* [Task prompt] The entries below hold a line with "Q: Fraction of annotators marking 'interacting'?" and a line with "category: birdother". Return those lines and all that lie between them, exactly and only.

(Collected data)
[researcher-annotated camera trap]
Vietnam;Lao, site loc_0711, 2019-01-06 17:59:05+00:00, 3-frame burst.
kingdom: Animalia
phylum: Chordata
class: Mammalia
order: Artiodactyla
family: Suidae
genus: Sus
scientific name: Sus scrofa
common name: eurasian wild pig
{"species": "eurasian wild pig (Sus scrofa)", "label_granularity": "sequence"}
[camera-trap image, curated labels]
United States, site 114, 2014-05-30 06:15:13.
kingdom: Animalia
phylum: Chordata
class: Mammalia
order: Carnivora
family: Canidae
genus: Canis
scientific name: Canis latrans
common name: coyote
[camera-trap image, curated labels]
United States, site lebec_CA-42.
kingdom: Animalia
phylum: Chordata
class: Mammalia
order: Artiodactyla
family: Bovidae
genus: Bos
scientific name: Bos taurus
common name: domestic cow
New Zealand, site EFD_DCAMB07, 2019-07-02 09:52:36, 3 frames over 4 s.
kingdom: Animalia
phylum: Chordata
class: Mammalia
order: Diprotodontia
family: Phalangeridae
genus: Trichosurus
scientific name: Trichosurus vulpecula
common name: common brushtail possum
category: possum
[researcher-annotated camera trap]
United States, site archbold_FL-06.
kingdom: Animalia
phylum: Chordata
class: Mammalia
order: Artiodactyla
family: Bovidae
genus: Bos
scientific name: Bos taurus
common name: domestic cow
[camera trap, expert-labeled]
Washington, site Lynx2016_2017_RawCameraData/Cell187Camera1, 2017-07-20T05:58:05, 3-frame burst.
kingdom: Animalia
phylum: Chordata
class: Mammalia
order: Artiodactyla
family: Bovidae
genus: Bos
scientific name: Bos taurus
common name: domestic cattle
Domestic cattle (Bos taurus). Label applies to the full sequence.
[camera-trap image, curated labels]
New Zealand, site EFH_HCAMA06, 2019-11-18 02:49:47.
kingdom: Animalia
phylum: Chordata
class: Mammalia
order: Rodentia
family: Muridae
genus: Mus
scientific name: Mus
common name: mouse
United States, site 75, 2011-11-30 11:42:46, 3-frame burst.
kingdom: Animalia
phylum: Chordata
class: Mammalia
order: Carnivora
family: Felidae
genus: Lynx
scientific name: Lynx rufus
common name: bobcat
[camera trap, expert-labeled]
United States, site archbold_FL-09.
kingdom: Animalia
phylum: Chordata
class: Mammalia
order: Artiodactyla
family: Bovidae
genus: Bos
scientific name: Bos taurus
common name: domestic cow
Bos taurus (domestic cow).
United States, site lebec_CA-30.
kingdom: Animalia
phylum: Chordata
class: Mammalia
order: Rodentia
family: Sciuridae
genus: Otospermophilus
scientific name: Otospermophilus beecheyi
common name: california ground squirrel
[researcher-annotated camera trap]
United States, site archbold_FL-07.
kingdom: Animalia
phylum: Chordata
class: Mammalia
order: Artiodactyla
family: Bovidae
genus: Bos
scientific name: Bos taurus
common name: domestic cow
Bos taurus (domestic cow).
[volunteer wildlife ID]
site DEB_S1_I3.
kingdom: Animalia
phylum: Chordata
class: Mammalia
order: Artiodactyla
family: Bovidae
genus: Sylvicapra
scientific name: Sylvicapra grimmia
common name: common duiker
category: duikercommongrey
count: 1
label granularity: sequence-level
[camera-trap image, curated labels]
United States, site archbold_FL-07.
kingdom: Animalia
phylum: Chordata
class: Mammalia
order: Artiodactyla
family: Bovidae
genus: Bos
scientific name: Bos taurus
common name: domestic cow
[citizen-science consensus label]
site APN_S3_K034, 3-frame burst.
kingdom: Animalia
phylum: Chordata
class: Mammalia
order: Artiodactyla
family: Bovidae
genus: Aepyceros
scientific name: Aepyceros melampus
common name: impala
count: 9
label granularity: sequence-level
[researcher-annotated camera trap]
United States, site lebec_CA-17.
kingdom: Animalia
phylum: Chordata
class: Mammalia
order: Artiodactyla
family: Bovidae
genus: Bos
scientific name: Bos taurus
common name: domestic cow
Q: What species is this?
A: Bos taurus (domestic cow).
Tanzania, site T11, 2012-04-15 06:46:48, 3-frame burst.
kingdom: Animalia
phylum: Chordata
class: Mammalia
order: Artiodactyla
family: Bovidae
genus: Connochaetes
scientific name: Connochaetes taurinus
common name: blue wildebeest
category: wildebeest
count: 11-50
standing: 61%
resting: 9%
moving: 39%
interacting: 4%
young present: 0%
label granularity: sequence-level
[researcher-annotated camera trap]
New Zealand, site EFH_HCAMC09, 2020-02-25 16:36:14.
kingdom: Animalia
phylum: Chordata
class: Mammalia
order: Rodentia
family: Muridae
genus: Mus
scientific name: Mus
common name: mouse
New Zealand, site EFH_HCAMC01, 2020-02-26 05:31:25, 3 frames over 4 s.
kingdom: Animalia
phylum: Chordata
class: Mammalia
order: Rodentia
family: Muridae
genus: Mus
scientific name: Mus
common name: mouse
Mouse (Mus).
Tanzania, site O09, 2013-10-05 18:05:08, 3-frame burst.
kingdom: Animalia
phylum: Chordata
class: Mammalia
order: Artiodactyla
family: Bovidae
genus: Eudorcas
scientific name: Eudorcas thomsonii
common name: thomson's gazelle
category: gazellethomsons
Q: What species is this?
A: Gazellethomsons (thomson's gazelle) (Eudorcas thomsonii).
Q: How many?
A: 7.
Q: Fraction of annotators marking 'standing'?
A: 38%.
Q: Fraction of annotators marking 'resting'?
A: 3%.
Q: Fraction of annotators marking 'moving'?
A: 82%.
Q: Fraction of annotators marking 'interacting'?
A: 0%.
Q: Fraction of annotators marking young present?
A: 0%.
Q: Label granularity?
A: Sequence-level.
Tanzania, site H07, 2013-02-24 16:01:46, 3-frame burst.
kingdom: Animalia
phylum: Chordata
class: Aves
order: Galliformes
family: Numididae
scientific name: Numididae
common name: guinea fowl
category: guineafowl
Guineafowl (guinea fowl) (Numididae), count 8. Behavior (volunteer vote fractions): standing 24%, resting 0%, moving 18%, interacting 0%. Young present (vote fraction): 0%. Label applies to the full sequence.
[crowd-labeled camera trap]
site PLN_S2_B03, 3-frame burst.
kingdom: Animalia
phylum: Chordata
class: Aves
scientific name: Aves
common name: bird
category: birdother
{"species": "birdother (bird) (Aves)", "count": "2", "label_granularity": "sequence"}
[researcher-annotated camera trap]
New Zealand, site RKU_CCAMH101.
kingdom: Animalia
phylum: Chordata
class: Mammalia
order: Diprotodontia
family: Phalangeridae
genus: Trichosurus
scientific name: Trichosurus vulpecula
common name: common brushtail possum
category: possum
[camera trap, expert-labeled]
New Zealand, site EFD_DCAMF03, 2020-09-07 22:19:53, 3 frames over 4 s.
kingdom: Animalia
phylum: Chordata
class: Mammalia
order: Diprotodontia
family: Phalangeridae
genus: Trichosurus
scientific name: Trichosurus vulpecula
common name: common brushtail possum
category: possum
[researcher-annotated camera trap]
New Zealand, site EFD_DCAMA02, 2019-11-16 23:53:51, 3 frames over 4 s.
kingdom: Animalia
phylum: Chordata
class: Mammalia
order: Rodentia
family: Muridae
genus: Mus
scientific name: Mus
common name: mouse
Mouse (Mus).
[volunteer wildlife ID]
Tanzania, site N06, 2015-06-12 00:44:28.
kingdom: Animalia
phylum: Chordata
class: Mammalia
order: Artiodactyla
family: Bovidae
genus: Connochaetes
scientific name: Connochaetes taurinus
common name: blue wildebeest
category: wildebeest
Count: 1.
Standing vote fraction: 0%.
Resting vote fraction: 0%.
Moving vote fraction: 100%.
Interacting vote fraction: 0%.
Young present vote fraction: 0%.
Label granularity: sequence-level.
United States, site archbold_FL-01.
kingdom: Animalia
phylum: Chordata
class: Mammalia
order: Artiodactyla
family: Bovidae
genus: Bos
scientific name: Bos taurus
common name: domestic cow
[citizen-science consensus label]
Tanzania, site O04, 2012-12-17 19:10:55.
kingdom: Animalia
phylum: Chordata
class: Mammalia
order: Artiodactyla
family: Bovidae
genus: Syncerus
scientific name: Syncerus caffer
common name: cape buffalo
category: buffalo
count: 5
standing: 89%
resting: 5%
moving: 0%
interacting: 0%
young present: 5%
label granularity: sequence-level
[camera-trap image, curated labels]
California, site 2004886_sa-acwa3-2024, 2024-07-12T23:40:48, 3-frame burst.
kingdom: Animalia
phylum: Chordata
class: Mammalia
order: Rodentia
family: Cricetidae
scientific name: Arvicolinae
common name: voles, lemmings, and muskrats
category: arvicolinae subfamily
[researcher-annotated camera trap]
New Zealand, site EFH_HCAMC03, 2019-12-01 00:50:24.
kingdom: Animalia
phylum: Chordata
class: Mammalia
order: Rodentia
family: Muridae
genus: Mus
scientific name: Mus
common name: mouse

* [Task output]
Q: Fraction of annotators marking 'interacting'?
A: 0%.
Q: Fraction of annotators marking young present?
A: 0%.
Q: Label granularity?
A: Sequence-level.
Tanzania, site H07, 2013-02-24 16:01:46, 3-frame burst.
kingdom: Animalia
phylum: Chordata
class: Aves
order: Galliformes
family: Numididae
scientific name: Numididae
common name: guinea fowl
category: guineafowl
Guineafowl (guinea fowl) (Numididae), count 8. Behavior (volunteer vote fractions): standing 24%, resting 0%, moving 18%, interacting 0%. Young present (vote fraction): 0%. Label applies to the full sequence.
[crowd-labeled camera trap]
site PLN_S2_B03, 3-frame burst.
kingdom: Animalia
phylum: Chordata
class: Aves
scientific name: Aves
common name: bird
category: birdother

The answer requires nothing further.